ECLI:NL:RBZWB:2022:7145
Rechtbank Zeeland-West-Brabant
- Eerste aanleg - enkelvoudig
- T. Peters
- Rechtspraak.nl
Veroordeling in proceskosten na intrekking beroep WIA-uitkering
In deze zaak heeft de Rechtbank Zeeland-West-Brabant op 25 november 2022 uitspraak gedaan in een verzoek om veroordeling in de proceskosten. Verzoeker had in eerste instantie een WIA-uitkering aangevraagd, welke door het UWV was geweigerd. Na bezwaar en een wijziging van het besluit door het UWV, waarbij de WIA-uitkering alsnog werd toegekend, trok verzoeker zijn beroep in. Verzoeker verzocht de rechtbank om het UWV te veroordelen tot vergoeding van de proceskosten. De rechtbank heeft het UWV in de gelegenheid gesteld om op dit verzoek te reageren, waarop het UWV geen bezwaar maakte tegen de proceskostenveroordeling.

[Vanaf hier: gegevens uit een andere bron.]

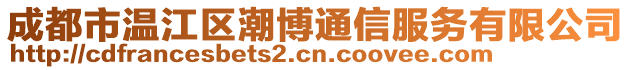 成都市温江区潮博通信服务有限公司
http://cdfrancesbets2.cn.coovee.com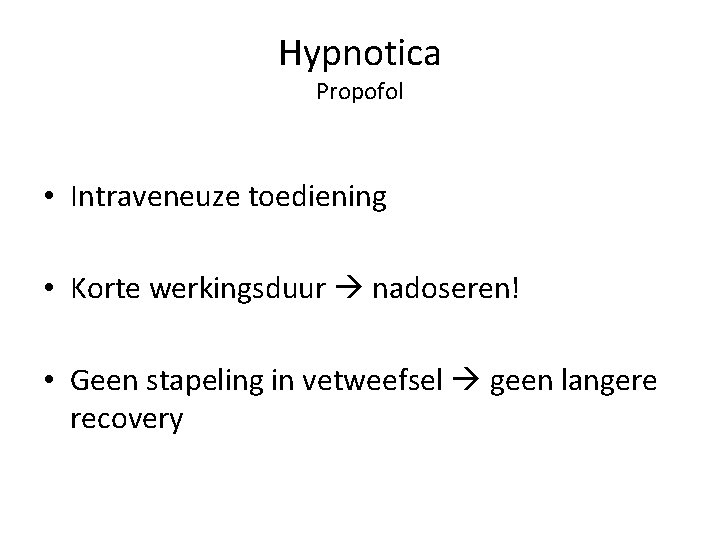 Hypnotica
Propofol

• Intraveneuze toediening

• Korte werkingsduur → nadoseren!

• Geen stapeling in vetweefsel → geen langere recovery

De rechtbank heeft op basis van artikel 8:54 van de Algemene wet bestuursrecht (Awb) zonder zitting uitspraak gedaan. De veroordeling in de proceskosten is geregeld in de artikelen 8:75 en 8:75a van de Awb. De rechtbank heeft het verzoek van verzoeker als kennelijk gegrond toegewezen en het UWV veroordeeld tot vergoeding van de proceskosten, vastgesteld op € 759,-. Daarnaast heeft de rechtbank het UWV verplicht om het door verzoeker betaalde griffierecht van € 49,- te vergoeden. De uitspraak is openbaar gemaakt en een afschrift is verzonden aan de betrokken partijen.